Fig. 1: Schematic representation of the spectral description of hydrometeors and the microphysical processes that shift number and mass within the spectrum, between the spectra as well as between condensate and vapor phase.
SPECS - SPEctral Cloud microphysicS model
SPECS is a spectral cloud microphysics model. The aerosol, droplet, and ice particle size or mass spectra are divided into fixed size classes (Fig. 1). The Linear Discrete Method (LDM, Simmel et al., 2002) is used to sort the microphysical sizes into the fixed size bins. The various microphysical processes are calculated as explicitly as possible. Predicted variables are the number, liquid water, ice and aerosol mass mixing ratios.

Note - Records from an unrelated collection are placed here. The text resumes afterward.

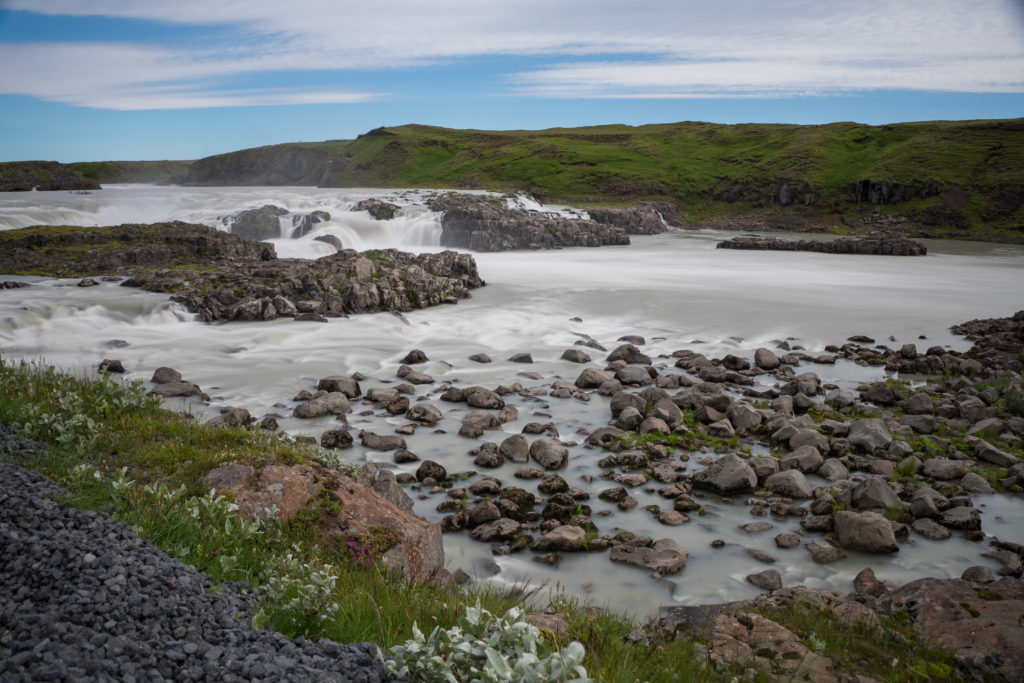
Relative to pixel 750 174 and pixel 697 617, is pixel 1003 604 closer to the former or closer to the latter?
pixel 697 617

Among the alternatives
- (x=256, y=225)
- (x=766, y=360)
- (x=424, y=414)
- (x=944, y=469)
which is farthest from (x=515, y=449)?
(x=256, y=225)

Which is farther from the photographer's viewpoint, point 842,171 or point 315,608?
point 842,171

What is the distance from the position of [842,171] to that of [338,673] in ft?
476

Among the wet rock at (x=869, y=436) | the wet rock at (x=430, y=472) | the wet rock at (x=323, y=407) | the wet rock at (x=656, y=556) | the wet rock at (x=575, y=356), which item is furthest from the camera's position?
the wet rock at (x=575, y=356)

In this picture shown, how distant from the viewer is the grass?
15.4 ft

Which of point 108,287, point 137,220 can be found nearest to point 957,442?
point 108,287

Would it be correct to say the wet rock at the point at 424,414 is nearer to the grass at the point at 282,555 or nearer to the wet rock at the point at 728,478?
the grass at the point at 282,555

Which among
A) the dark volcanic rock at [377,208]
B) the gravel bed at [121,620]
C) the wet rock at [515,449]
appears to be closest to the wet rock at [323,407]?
the wet rock at [515,449]

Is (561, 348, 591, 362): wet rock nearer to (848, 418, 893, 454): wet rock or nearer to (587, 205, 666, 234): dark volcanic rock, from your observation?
(848, 418, 893, 454): wet rock

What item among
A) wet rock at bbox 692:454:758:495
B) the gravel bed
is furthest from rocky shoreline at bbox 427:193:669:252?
the gravel bed

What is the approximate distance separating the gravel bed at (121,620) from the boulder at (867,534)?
27.4 feet

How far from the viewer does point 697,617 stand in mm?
7695

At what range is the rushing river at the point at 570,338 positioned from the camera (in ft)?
30.9

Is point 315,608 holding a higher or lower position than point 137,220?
lower
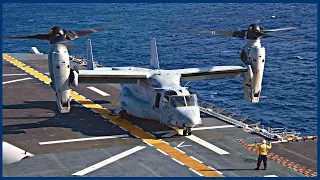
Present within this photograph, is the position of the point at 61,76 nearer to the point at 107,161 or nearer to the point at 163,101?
the point at 107,161

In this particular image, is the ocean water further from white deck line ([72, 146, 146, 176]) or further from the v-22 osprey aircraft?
white deck line ([72, 146, 146, 176])

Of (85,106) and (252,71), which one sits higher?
(252,71)

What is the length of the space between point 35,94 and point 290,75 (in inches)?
1696

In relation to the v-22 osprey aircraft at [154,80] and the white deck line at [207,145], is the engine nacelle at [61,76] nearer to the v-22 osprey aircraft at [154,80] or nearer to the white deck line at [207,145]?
the v-22 osprey aircraft at [154,80]

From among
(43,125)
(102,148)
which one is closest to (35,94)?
(43,125)

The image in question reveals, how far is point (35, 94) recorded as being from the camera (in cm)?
5769

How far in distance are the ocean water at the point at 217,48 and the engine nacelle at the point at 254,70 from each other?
1.97 meters

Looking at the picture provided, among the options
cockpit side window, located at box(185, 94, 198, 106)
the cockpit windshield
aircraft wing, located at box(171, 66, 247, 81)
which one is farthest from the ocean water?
the cockpit windshield

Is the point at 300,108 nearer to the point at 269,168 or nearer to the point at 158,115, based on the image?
the point at 158,115

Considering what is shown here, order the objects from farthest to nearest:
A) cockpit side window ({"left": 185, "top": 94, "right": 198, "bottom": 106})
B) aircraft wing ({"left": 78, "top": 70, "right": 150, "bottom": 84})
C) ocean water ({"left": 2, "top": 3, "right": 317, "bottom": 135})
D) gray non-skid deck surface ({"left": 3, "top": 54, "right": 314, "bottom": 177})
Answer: ocean water ({"left": 2, "top": 3, "right": 317, "bottom": 135}) → aircraft wing ({"left": 78, "top": 70, "right": 150, "bottom": 84}) → cockpit side window ({"left": 185, "top": 94, "right": 198, "bottom": 106}) → gray non-skid deck surface ({"left": 3, "top": 54, "right": 314, "bottom": 177})

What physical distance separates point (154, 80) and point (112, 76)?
350 cm

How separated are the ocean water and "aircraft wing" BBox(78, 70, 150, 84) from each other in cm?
941

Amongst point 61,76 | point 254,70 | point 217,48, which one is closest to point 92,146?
point 61,76

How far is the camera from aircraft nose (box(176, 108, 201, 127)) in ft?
139
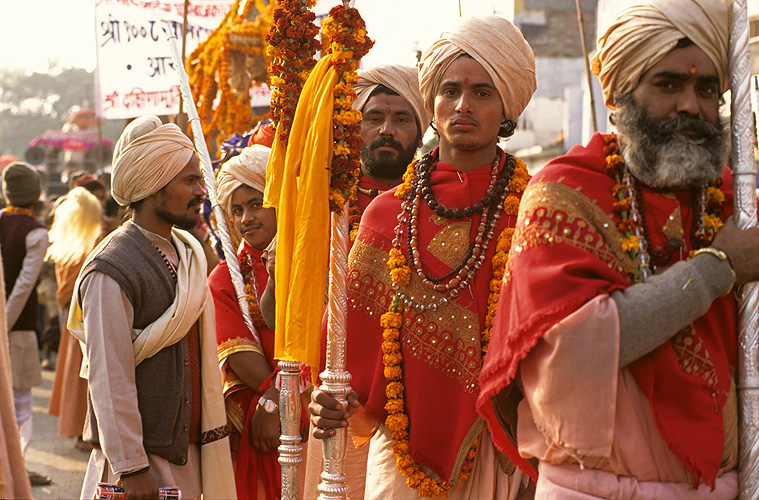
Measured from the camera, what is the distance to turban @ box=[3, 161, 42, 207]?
8.92 m

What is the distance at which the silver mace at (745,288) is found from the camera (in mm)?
2580

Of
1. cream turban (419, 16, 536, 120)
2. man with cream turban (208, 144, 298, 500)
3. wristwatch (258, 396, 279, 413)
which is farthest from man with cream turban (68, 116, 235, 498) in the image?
cream turban (419, 16, 536, 120)

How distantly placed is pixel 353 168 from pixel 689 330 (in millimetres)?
1442

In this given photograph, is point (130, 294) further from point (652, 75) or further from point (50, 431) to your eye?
point (50, 431)

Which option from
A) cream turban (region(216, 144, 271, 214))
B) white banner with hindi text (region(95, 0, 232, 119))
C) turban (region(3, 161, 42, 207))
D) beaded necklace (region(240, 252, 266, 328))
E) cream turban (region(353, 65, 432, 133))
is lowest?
beaded necklace (region(240, 252, 266, 328))

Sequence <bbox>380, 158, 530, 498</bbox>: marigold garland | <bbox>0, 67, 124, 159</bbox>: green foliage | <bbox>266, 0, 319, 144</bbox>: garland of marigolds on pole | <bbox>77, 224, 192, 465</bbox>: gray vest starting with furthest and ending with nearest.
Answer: <bbox>0, 67, 124, 159</bbox>: green foliage
<bbox>77, 224, 192, 465</bbox>: gray vest
<bbox>266, 0, 319, 144</bbox>: garland of marigolds on pole
<bbox>380, 158, 530, 498</bbox>: marigold garland

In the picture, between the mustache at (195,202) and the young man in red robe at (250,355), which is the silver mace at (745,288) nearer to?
the mustache at (195,202)

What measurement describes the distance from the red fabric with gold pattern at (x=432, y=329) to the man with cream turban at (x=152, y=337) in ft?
2.84

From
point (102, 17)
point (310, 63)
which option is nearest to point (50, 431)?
point (102, 17)

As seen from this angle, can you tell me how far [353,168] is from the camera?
140 inches

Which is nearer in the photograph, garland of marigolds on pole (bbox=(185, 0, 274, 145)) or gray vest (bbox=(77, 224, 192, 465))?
gray vest (bbox=(77, 224, 192, 465))

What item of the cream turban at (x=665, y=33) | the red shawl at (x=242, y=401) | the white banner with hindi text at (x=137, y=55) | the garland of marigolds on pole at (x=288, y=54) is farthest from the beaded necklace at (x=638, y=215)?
the white banner with hindi text at (x=137, y=55)

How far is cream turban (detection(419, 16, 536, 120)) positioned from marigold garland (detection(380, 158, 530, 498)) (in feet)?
1.41

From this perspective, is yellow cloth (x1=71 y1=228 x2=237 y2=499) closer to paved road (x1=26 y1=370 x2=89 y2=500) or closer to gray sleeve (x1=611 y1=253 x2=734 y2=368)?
gray sleeve (x1=611 y1=253 x2=734 y2=368)
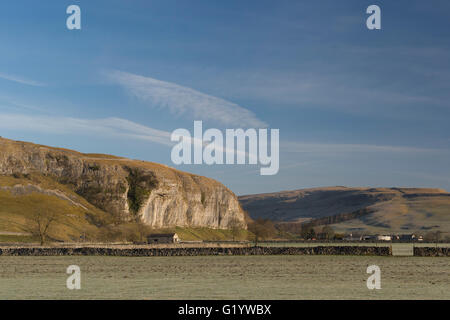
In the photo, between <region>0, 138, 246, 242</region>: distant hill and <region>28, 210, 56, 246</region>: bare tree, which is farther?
<region>0, 138, 246, 242</region>: distant hill

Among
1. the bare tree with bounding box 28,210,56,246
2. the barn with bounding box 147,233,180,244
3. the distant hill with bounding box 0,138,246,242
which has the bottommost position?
the barn with bounding box 147,233,180,244

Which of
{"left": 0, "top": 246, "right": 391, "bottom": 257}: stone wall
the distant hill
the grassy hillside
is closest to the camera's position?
{"left": 0, "top": 246, "right": 391, "bottom": 257}: stone wall

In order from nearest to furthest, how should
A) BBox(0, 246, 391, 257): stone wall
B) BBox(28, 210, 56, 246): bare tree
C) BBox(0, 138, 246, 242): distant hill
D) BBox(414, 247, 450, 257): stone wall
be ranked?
BBox(414, 247, 450, 257): stone wall, BBox(0, 246, 391, 257): stone wall, BBox(28, 210, 56, 246): bare tree, BBox(0, 138, 246, 242): distant hill

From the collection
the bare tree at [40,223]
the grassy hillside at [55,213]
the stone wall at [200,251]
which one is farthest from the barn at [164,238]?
the stone wall at [200,251]

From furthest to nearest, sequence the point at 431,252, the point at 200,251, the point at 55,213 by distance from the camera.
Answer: the point at 55,213
the point at 200,251
the point at 431,252

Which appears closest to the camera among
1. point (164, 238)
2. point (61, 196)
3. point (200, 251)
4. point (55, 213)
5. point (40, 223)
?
point (200, 251)

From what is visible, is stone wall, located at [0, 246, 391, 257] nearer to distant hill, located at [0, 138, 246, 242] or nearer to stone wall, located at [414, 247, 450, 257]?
stone wall, located at [414, 247, 450, 257]

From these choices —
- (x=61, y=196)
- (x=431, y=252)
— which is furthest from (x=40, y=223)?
(x=431, y=252)

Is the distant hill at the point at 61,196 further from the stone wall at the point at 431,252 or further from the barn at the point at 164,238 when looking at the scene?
the stone wall at the point at 431,252

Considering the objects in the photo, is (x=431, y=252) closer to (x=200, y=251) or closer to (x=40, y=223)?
(x=200, y=251)

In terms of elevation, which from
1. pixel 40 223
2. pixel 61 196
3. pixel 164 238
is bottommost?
pixel 164 238

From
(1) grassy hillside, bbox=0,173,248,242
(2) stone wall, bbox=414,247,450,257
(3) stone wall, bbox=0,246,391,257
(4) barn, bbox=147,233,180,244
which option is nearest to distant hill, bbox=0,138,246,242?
(1) grassy hillside, bbox=0,173,248,242

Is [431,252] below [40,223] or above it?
below

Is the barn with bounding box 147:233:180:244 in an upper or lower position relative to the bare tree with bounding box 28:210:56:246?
lower
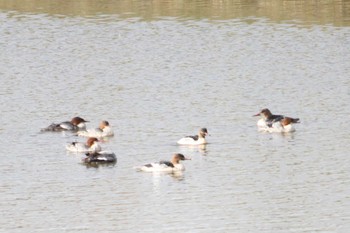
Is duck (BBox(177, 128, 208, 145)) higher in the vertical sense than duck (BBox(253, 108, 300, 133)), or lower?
higher

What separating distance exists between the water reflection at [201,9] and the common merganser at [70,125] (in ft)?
58.9

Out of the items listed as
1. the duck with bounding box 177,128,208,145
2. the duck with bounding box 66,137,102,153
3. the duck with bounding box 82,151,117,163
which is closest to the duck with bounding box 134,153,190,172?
the duck with bounding box 82,151,117,163

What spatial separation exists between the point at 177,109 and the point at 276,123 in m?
3.15

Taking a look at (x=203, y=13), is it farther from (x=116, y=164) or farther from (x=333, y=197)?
(x=333, y=197)

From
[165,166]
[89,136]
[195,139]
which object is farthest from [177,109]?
[165,166]

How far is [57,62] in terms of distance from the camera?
41031 millimetres

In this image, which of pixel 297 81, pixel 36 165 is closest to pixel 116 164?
pixel 36 165

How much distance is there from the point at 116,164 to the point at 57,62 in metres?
14.1

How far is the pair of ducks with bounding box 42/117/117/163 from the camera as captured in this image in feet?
90.0

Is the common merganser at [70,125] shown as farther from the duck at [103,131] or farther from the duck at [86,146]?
the duck at [86,146]

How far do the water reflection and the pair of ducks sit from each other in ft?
59.6

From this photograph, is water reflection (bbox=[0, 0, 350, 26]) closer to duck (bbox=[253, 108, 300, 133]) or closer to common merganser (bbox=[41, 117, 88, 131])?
duck (bbox=[253, 108, 300, 133])

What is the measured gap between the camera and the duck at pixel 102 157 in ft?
89.6

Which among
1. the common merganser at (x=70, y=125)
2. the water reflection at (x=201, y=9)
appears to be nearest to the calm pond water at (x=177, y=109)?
the water reflection at (x=201, y=9)
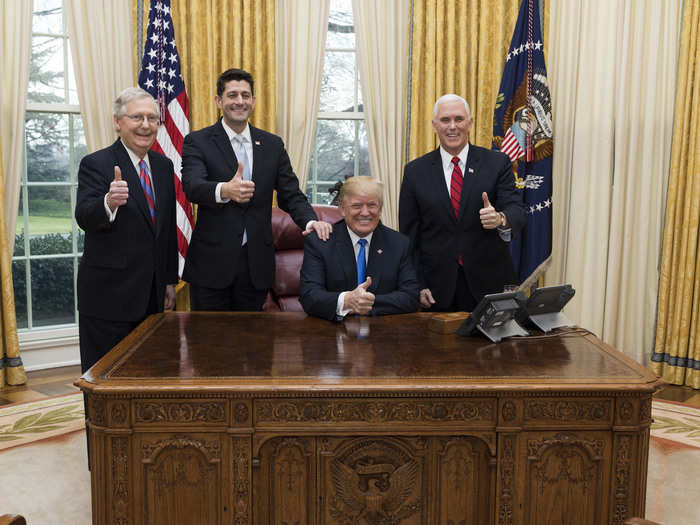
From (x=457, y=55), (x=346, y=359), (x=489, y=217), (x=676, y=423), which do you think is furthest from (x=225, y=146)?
(x=676, y=423)

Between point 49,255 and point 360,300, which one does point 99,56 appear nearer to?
point 49,255

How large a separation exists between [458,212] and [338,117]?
8.46 ft

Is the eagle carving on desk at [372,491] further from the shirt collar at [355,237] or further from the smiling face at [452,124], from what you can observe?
the smiling face at [452,124]

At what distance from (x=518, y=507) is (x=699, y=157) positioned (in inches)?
138

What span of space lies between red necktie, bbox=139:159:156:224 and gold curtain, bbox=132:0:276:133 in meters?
2.07

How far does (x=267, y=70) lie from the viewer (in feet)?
16.4

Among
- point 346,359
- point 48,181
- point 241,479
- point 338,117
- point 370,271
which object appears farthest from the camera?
point 338,117

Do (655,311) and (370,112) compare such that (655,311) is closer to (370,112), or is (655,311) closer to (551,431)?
(370,112)

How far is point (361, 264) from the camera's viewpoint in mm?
3025

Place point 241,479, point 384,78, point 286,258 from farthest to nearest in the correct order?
point 384,78
point 286,258
point 241,479

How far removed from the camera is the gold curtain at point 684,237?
4.65 m

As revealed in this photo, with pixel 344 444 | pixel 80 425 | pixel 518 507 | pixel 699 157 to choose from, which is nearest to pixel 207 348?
pixel 344 444

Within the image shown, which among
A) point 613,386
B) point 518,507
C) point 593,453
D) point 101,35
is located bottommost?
point 518,507

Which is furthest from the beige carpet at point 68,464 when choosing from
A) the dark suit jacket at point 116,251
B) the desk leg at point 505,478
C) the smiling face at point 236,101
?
the smiling face at point 236,101
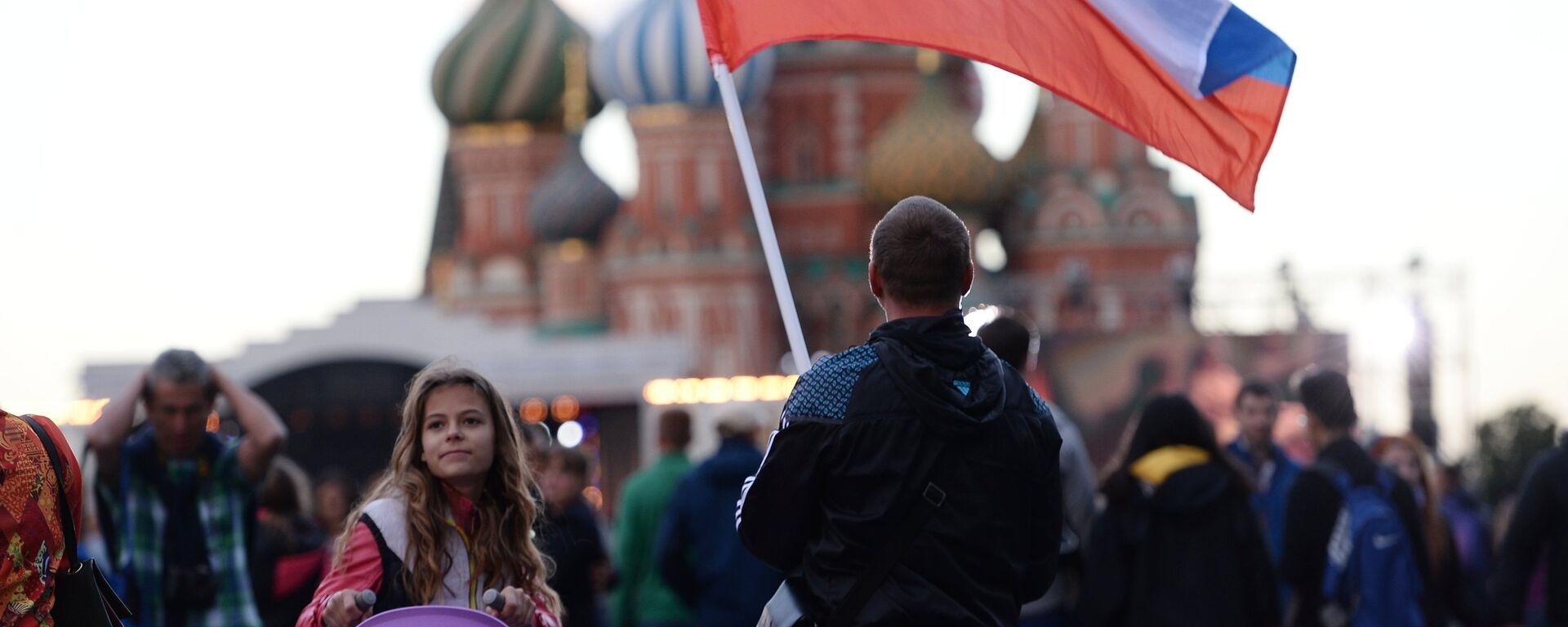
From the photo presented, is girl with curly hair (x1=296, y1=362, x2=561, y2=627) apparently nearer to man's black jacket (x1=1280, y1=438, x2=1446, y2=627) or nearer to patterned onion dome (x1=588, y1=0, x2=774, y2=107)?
man's black jacket (x1=1280, y1=438, x2=1446, y2=627)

SPECS has been continuously developed and refined. The formation of liquid droplets, their interaction with water vapor (condensation, evaporation) and their collision processes within a cloud were described in a discrete spectrum (Simmel et al., 2002; Simmel and Wurzler et al., 2006). This stage of development of the model system has been successfully applied to the simulation of low orographic clouds (Simmel et al., 2005). With the description of immersion and contact freezing (Diehl et al., 2006, 2007), important processes for the formation of cloud ice were introduced. For this purpose, a second discrete spectrum for ice particles was implemented. The developed description of the freezing and melting processes is intermediate between the spectrum for liquid droplets and that for ice particles. In recent years, the description of ice microphysics has been further refined (Simmel et al., 2015).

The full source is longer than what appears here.